Many children’s events, like this one at South Portland Public Library, are showing up in online or virtual versions. Ben McCanna/Staff Photographer Buy this Photo

Portland Public Library 

Staff say some of the services being used most right now include access to magazines, like Consumer Reports and language-learning tools like Mango and Pronunciator. Librarians have also created an online archive of people’s personal stories of the health crisis, called Isolating Together. The Peaks Island branch hosts a children’s book group on Zoom with trivia and games. Talks by Maine authors will be held virtually on Zoom, including one Thursday with Lily King and Susan Conley. Phuc Tran will talk about his memoir “Sigh, Gone” during a conversation May 20 with author Jaed Coffin.

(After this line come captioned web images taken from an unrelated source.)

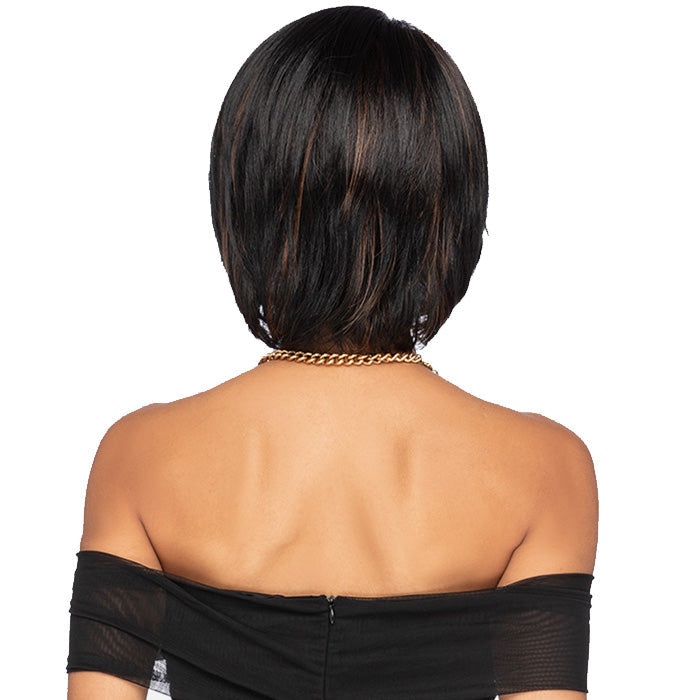 Vivica Fox Hand Made Collection 100% Human Hair Blend - HMB-CELIA - Hand-Tied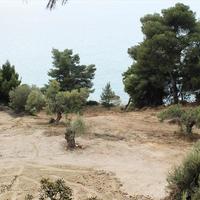 Land plot in Greece, Central Macedonia, Center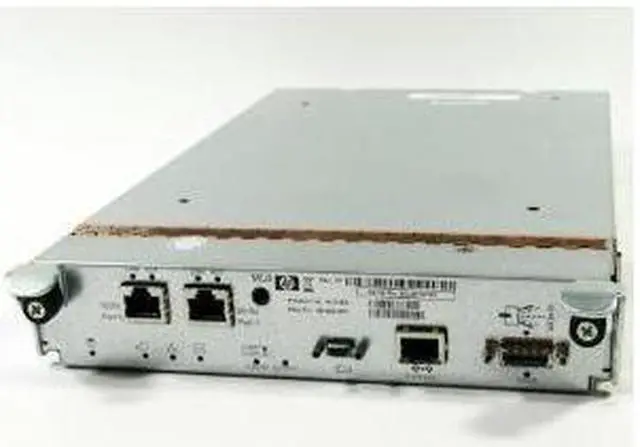 Main image of HP 717870-001 6Gb By S Sas San Controller For Storageworks Msa 2040 Modular Smart Array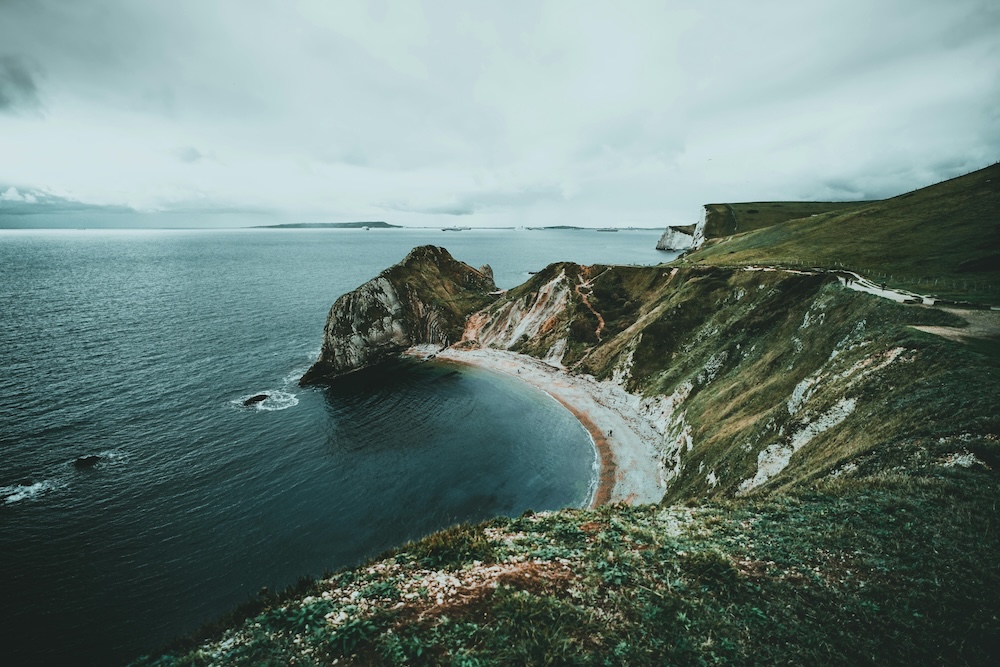 jurassic coast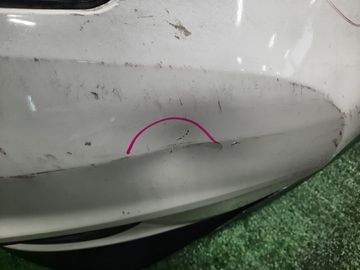 НОУСКАТ НА NISSAN X-TRAIL NT32 MR20DD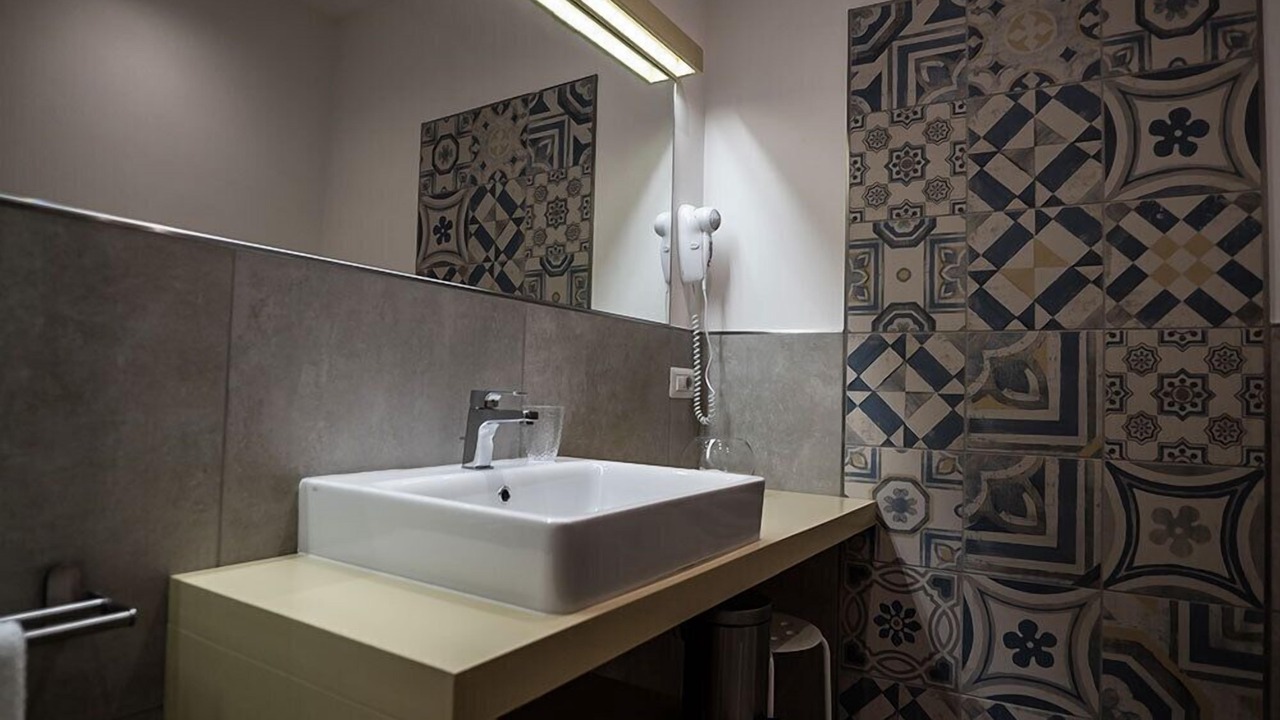Photo of Bathroom in Alvito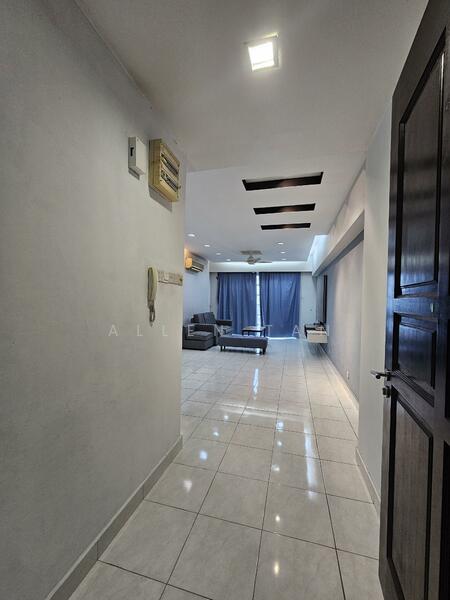 Condominium for Sale at Sterling - Allen Tan - Living Room - PropertyGuru.com.my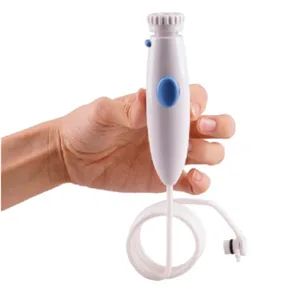 YanBan Replacement Water Flosser Handle for WP-100 WP-450 WP-660 WP900 - product information 4
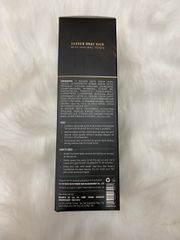 Lược Phủ Bạc Hắc Nhân Sâm Mộc Nhu 300ml - Giải Pháp Đen Tóc Bạc, Nuôi Dưỡng Tóc Suôn Mượt Từ Gốc Đến Ngọn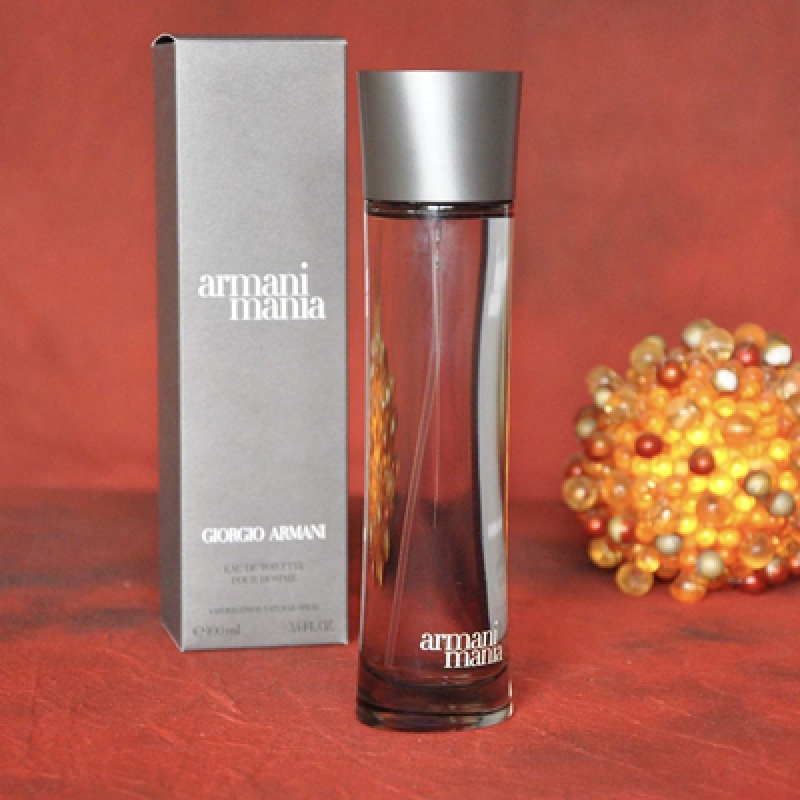 آرمانی مانیا جورجیو آرمانی مردانه آرمانی مانیا جورجیو آرمانی مردانه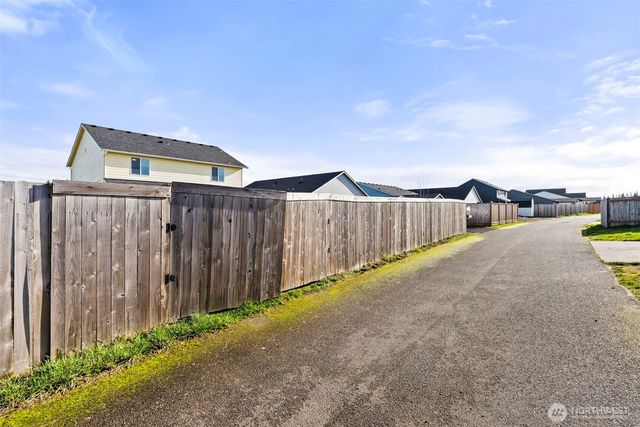 405 Cardinal Avenue, Winlock, WA 98596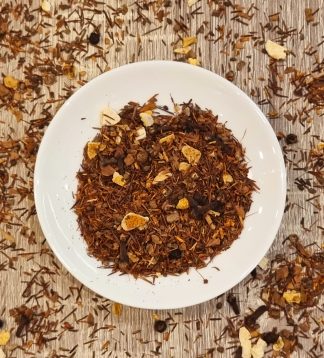 Rooibos Spice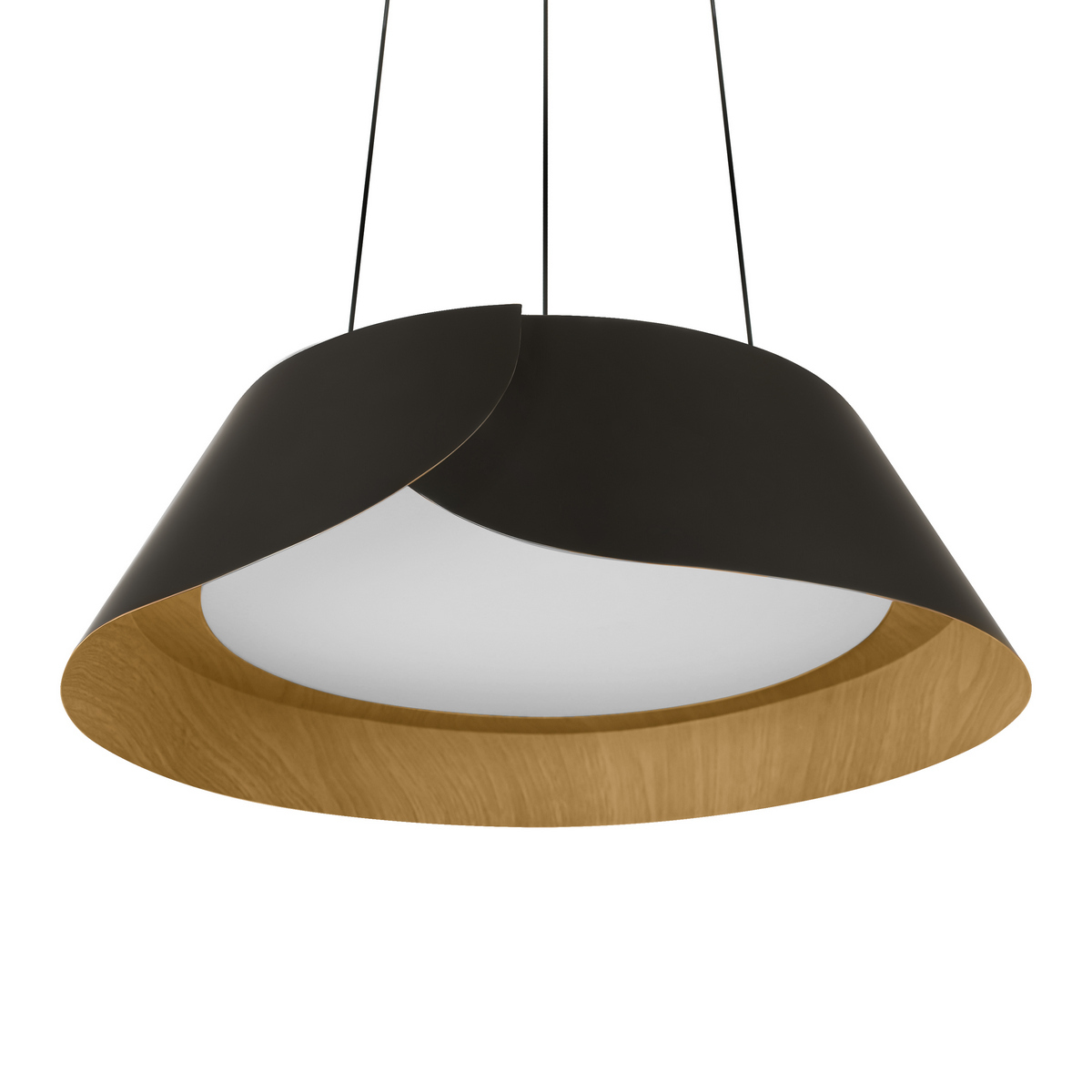 Подвесной светильник Loft IT Lane 10370P Black Подвесной светильник Loft IT Lane 10370P Black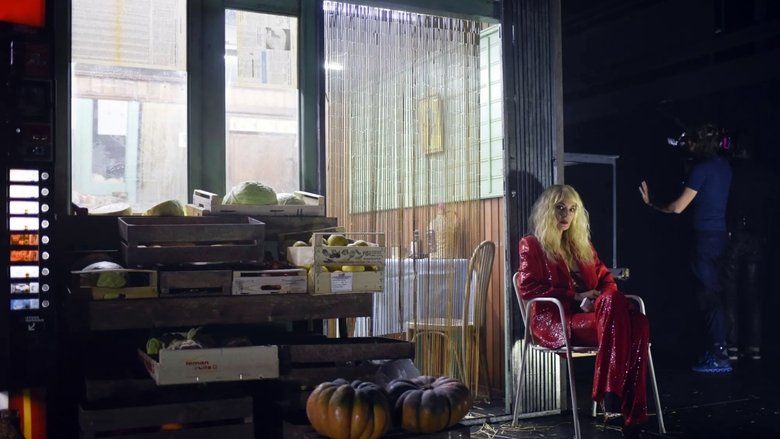 кадр из фильма Bajazet - En considérant Le Théâtre et La Peste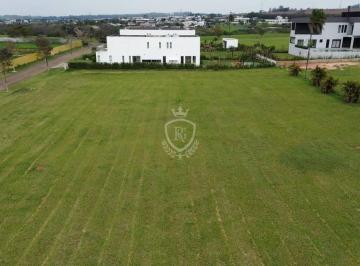 700b78b0ddf1780d040b6ee24922ab788346f2d6 · Terreno à venda, 1000 m² por R$ 550.000,00 - Condomínio Fazenda Alvorada - Porto Feliz/SP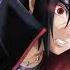 Itachi Amaterasu Sound Effect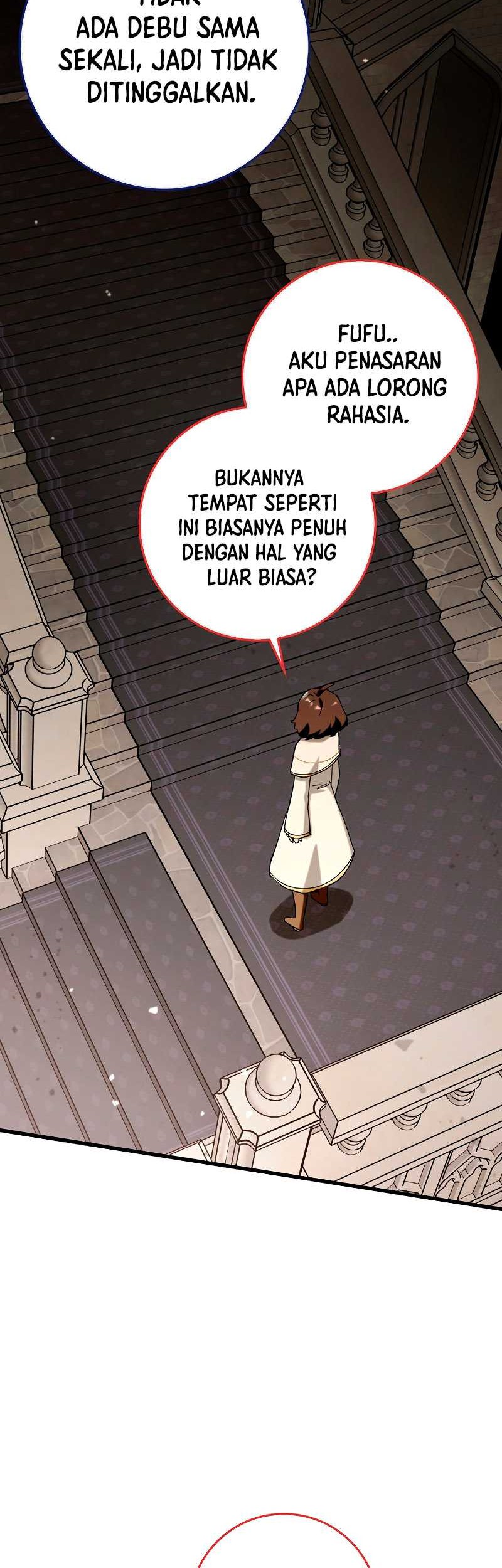 Hard Carry Supporter chapter 52 halaman 54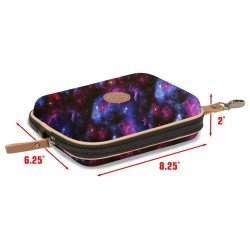 Enhance jeu de plateau Sac à dés Designer Edition Galaxie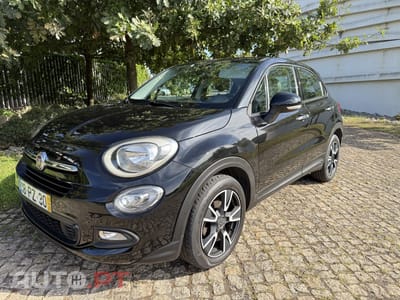 Fiat 500X 1.6 MJ Sport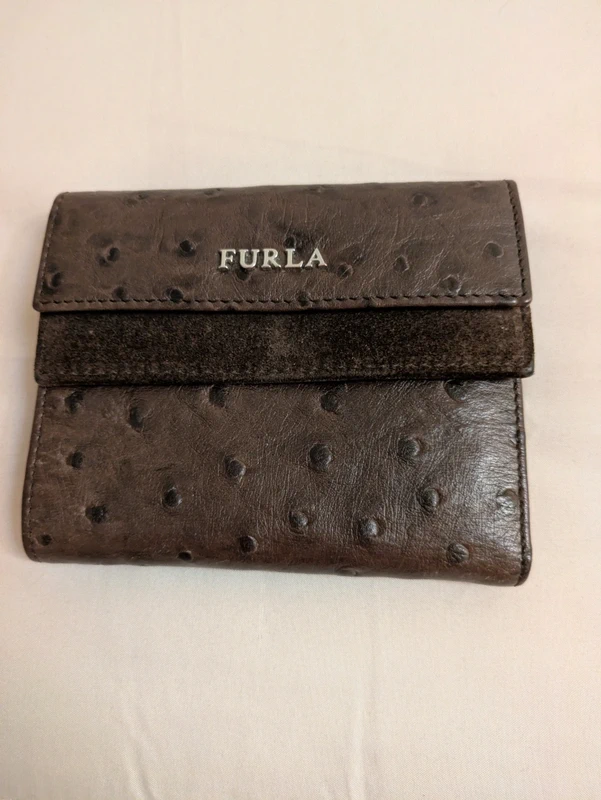 Portefeuille Furla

Scarborough Public Library

The Scarborough library offers its cardholders access to the streaming service Kanopy, which includes independent, classic and documentary films plus children’s series. Through Kanopy people can access Great Courses, an online selection of college-level courses. A service called Flipster lets patrons read digital versions of popular magazines, and Lynda.com provides access to online technical and business courses.

Libraries are not physically open right now, but they’re still providing services. Ben McCanna/Staff Photographer

South Portland Public Library

Library staff is using social media and the library website to share recommendations for e-books and provide links to various entertainment and educational services. There are also read-alouds and blogs on the website with information and activities. Some of the virtual events hosted by the library include story times, a Spanish language group and book groups.

Thomas Memorial Library, Cape Elizabeth

The Kanopy streaming service is also offered here, along with lots of downloadable e-books and e-audiobooks. There’s a daily Fika (Swedish for coffee break) on Zoom where people can chat, plus wellness programs facilitated by local mental health professionals to help people with stress. Programs that have transitioned from in-person to online include a songwriting workshop, Democracy Café, book groups, a writing group and story times, music and other programs for children and teens.